China’s mixed signals and ESG trade-offs

Asset managers predict continued growth of opportunities despite some disappointments at COP26 and a recent U-turn on coal


Christine Dawson

China’s choices around net zero and COP26 have kept the world on the edge of its seat, and investors have been keenly watching the nation’s direction of travel on climate.

But, overall, the view from the industry on China’s climate commitments seems to be one of disappointment and confusion. The nation’s leadership did not attend the UN conference in Glasgow, it refused to join an agreement to limit methane and when negotiating the COP pact China and India won a change of wording from coal “phase out” to “phase down.” Then China and the US unexpectedly declared they would boost climate co-operation.

Despite the mixed signals in policy, the move towards the green transition in private finance in Asia continues; this week, Bin Yuan Capital announced it would become the first Net Zero Asset Managers Initiative signatory in China.

Reallocation of assets

Rong Ren Goh, portfolio manager, fixed income at Eastspring Investments noted Asia will be “meaningfully impacted” by financial services’ increasing alignment with net zero by 2050.

“The pullback of funding from carbon intensive projects, towards more sustainable activities will likely accelerate, particularly from larger emitters such as China and India. We will see a major reallocation of assets which will influence the behaviours of participants in this value chain, issuers and investors alike,” he said.

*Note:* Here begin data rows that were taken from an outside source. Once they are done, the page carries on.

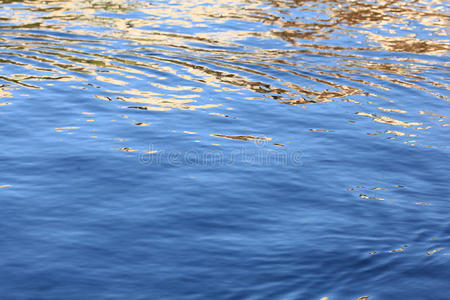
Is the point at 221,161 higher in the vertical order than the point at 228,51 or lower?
lower

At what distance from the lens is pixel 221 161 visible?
7.83m

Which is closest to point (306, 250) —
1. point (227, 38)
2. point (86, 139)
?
point (86, 139)

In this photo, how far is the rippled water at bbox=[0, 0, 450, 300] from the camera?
5531 mm

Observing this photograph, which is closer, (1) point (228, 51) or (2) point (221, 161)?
(2) point (221, 161)

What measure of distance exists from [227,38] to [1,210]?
806 centimetres

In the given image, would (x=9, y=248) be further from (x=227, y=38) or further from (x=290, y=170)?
(x=227, y=38)

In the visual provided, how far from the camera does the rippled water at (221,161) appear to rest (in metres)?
5.53

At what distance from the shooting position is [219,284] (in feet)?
17.5

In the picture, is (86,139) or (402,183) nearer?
(402,183)

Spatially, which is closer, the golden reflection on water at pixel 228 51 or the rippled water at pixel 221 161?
the rippled water at pixel 221 161

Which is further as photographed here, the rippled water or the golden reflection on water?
the golden reflection on water

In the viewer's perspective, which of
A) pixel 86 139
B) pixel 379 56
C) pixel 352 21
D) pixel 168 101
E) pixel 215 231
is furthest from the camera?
pixel 352 21

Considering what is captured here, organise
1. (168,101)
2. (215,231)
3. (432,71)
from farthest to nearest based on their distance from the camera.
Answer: (432,71), (168,101), (215,231)

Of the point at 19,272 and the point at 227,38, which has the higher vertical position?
the point at 227,38
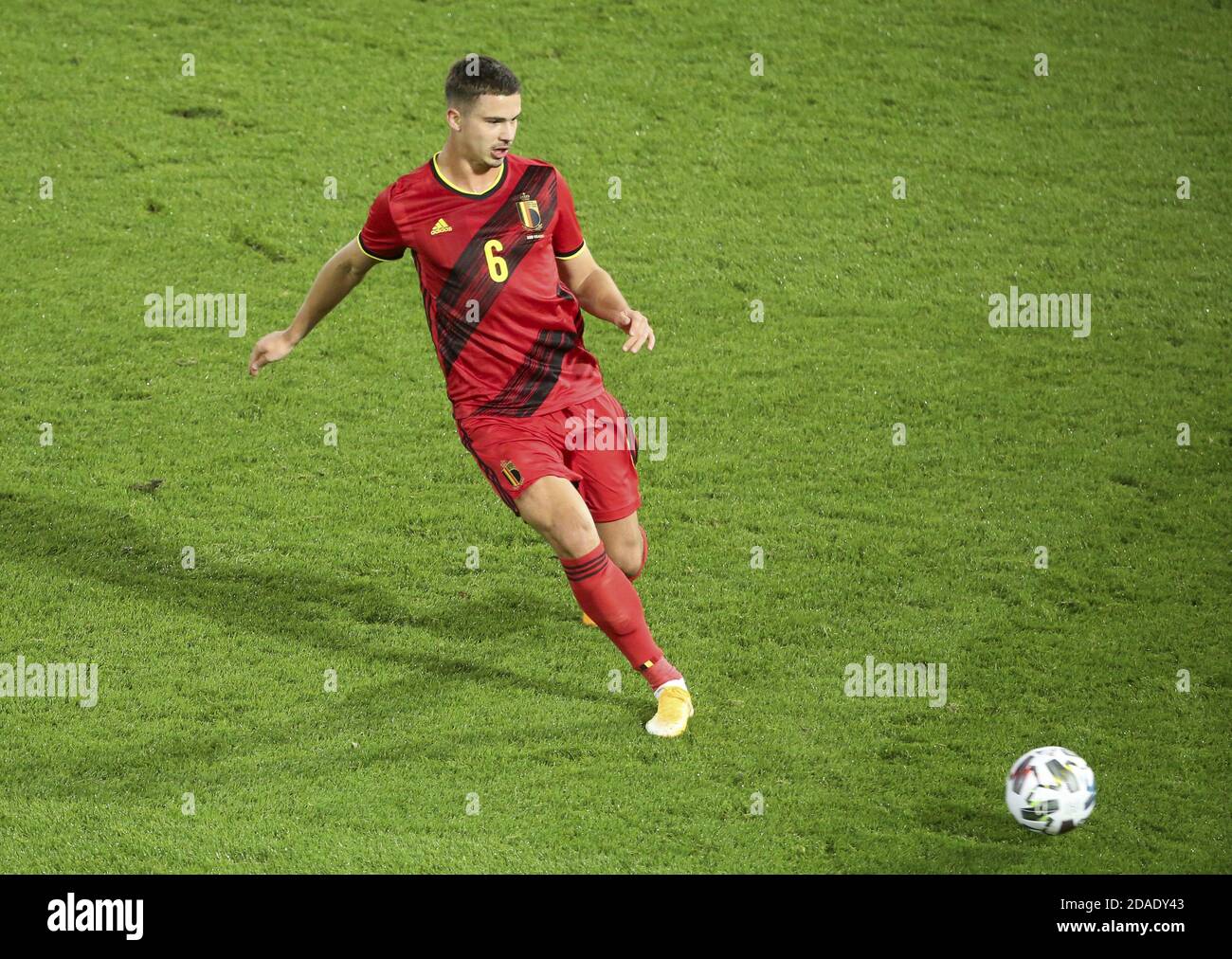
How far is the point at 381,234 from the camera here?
5922 millimetres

He cited opportunities opening up in renewables, electric vehicles (EVs), infrastructure, low carbon technologies and agriculture.

Eastspring itself, Goh said, will be supporting the green transition by developing a comprehensive range of Asia-focused ESG investment strategies.

Activist investors

Jake Nilsson, Federated Hermes head of APAC distribution, said he hopes progress on sustainable finance in the region will not begin and end with new products.

“Whilst we have seen an uptake from APAC investors into sustainable products, we would hope to see this increase and move a step further into strategies that would not only engage on all the portfolio holdings (which we already do) but will take more of an activist investor role if those engagement conversations are not delivered on within a reasonable time frame, something we could explore ourselves in the future,” commented Nilsson.  

ESG trade-offs

For investors looking to China and India’s insistence on rewording the coal phase out to a coal phase down, Alberto Matellán, chief economist at MAPFRE, said it is worth remembering that sometimes there is a necessary trade-off between social and environmental factors.

“As investors, we integrate both social and environmental issues at the same levels, like governments must do, and sometimes there must be trade-off between them.

“For example, there are certain regions or countries that would be much poorer than they are now if we remove every fossil fuel energy from that area. They simply do not have alternatives.

“In this sense, the Chinese and Indian governments may think that their societies are facing more urgent issues, and thus, paradoxically, committing to too ambitious climate goals would prevent them from improving their social wellness enough to reach them.”

Problems and solutions

Kathlyn Collins, head of ESG at Matthews Asia, is confident asset managers will continue to see plenty of opportunities for investing in environmental issues in China which is responsible for 27% of global carbon emissions.

“China needs to reform its energy mix, and drastically improve energy efficiency for industrial companies. Growing transition fuels like natural gas and the infrastructure that goes along with that are important. The country needs to promote green lifestyles, and ramp up its carbon capture/storage technology.

“Over the last decade, China spent twice more than the US on climate action and has greatly outpaced the US in terms of installed renewables capacity, but has still not been fast enough, so this will continue to represent a huge growth area, with opportunities in renewables, electrification etc. as the country transitions to a low-carbon economy.”

Stamping out coal

Collins took stock of China’s recently “upgraded” national climate plans in which it has now said it will reach peak carbon emissions before 2030, getting to 25% non-fossil energy by 2030 (up from the prior 20%) and no longer financing new coal power schemes overseas.

She said investors should look at how the country’s pledge to get to a low-carbon economy will play out in terms of technologies, industrial efficiency upgrades and daily life. Like Goh, Collins predicts further growth in green transport as China is the largest and fastest growing market for EVs – aiming for 40% of new vehicles sales to be electric by 2030.

With power generation and industry accounting for about 75% of the emissions in China, the head of ESG added a low-carbon economy in China can only be realized with less reliance coal power, or if the country becomes more services-driven. She commented that China is dominating the battery space and innovating more sustainable battery materials.

Collins precited China’s recent energy crunch and reversion to coal power would not be a barrier to the nation’s long-term climate goals, but was instead likely to speed up the adoption of new technologies in its low-carbon transition.